-- Start of TEXT SEGMENT --

Closed Subarasheese closed 10 months ago
@Edresson
Hi @Subarasheese, thanks for reporting this bug. We plan to fix this issue soon. As work around I noticed that if you add a space between the word and the point it will fix the issue.
Hi @Subarasheese, thanks for reporting this bug. We plan to fix this issue soon. As work around I noticed that if you add a space between the word and the point it will fix the issue.
Thank you. I have a question, out of curiosity: can the dataset used to train the Portuguese model be found online, or did Coqui use a private/internal dataset for Portuguese?
This issue has been automatically marked as stale because it has not had recent activity. It will be closed if no further activity occurs. Thank you for your contributions. You might also look our discussion channels.
A similar error exists in other languages, such as French, Russian and Japanese. The problem appears in model xtts_v1.1, coqui 0.19.0, python 3.11.5.
@Edresson The workaround (space before dot) is not working on xtts v2... It is still saying "dot" (ponto) Previusly the workaround worked every time, if I recall correctly
We don't actually know why it happens. If anyone has any ideas, let us know
I experienced the same problem with xtts-v2 using the german language.
We don't actually know why it happens. If anyone has any ideas, let us know
Are you guys sure there isn't an issue with the dataset? What were your sources?
I'm also getting 'ponto' when fine tunning.
I used the example code and read the text from a file. I installed Coqui TTS yesterday, so it is still overwhelming right now. The sound file is attached. At one point you can hear: "Punkt dot" It quite often happens that there are long gaps between sentences. Not sure if there is a connection to this issue?
# -*- coding: utf-8 -*-
import sys
from pathlib import Path
import torch
from TTS.api import TTS
f = open(sys.argv[1], 'rb').read()
f = f.decode('unicode_escape').encode('latin-1').decode('utf-8')
print (f)
file_output = sys.argv[2]
# Get device
device = "cuda" if torch.cuda.is_available() else "cpu"
# List available 🐸TTS models
#print(TTS().list_models())
# Init TTS
tts = TTS("tts_models/multilingual/multi-dataset/xtts_v2").to(device)

-- End of TEXT SEGMENT --

▶ _TO DO_
1) In the issue thread, what workaround was suggested for the problem?
2) List every language that the issue thread names.
3) Continue the issue thread from where it stops.

-- Start of STORED ROWS --

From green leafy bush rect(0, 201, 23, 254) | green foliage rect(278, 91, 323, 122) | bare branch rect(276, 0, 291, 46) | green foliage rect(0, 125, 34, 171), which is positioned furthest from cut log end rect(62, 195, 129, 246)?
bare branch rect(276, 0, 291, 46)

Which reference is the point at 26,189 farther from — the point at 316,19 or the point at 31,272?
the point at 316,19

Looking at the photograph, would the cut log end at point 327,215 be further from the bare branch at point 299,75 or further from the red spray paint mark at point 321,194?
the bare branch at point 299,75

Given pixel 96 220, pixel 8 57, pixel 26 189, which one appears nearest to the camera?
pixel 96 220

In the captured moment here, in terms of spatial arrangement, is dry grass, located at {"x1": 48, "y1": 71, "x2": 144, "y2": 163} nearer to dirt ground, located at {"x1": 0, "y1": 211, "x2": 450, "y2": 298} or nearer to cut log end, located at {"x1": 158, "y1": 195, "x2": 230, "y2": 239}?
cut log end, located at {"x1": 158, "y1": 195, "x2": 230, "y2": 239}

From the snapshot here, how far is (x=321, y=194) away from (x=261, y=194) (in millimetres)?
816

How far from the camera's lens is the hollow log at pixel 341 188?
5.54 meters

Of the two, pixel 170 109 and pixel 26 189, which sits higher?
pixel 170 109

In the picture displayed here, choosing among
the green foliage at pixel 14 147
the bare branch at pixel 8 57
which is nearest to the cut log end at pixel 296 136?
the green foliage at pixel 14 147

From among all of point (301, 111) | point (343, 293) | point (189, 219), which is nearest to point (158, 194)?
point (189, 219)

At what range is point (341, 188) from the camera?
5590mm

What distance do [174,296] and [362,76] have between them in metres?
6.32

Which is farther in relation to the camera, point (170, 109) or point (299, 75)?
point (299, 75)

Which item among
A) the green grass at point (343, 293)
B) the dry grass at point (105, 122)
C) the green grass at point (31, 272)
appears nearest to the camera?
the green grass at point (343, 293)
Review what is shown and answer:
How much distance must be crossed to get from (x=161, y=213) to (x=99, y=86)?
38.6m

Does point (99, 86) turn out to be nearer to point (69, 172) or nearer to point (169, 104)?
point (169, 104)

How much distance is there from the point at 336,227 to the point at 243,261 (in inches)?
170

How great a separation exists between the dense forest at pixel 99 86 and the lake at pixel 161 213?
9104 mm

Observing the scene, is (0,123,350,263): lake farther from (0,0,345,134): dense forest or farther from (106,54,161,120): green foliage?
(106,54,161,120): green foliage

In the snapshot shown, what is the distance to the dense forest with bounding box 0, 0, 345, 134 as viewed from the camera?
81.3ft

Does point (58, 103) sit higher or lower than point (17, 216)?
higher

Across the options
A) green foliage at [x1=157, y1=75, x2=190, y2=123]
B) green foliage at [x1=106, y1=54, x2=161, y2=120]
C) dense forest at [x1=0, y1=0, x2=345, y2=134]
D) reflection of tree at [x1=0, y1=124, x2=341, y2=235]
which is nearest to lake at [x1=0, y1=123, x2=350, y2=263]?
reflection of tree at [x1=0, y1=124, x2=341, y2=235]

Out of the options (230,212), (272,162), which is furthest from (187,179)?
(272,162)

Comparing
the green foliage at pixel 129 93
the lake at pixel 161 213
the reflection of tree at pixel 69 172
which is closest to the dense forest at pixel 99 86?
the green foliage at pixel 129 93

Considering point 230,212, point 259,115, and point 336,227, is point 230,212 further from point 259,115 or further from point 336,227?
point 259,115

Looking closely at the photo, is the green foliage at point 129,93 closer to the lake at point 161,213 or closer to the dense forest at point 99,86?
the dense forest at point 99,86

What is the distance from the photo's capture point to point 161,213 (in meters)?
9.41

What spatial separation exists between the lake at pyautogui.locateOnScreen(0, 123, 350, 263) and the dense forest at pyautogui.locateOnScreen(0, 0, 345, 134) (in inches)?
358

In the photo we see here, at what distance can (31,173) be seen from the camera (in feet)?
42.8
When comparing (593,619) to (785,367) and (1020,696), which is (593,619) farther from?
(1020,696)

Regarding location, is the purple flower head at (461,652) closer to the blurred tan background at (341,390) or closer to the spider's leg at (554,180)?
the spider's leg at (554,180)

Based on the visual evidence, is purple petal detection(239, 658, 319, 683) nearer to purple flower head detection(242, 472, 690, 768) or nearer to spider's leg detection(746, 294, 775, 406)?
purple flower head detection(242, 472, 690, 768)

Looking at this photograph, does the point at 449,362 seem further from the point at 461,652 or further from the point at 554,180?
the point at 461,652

-- End of STORED ROWS --

▶ _THE ANSWERS_
1) Adding a space between the word and the point.

2) Portuguese, French, Russian, Japanese, German

3)
# Run TTS
# ❗ Since this model is multi-lingual voice cloning model, we must set the target speaker_wav and language
# Text to speech list of amplitude values as output
wav = tts.tts(text= f, speaker_wav="Data/RefClips/4.wav", language="de")
# Text to speech to a file
tts.tts_to_file(text=f, speaker_wav="Data/RefClips/4.wav", language="de", file_path=file_output)
Temporarily it is possible to fix this problem by replacing dots "." with exclamations "!"
Temporarily it is possible to fix this problem by replacing dots "." with exclamations "!"
In general, the use of ".." instead of ".", also works for Portuguese language.
Italian has the same issue. Except for workarounds, did you find a stable fix?
".." method does not work. Neither "!".
Thanks
PS: with italian works replacing "." with "\n"
This bug is still present at least for italian. Another workaround is to replace . with ;
We have the same issue in french
In Czech (xtts_v2 model) try replacing "." with ";\n" - this will make the ends of sentences sound more natural.
Does anyone have a solution to the problem?.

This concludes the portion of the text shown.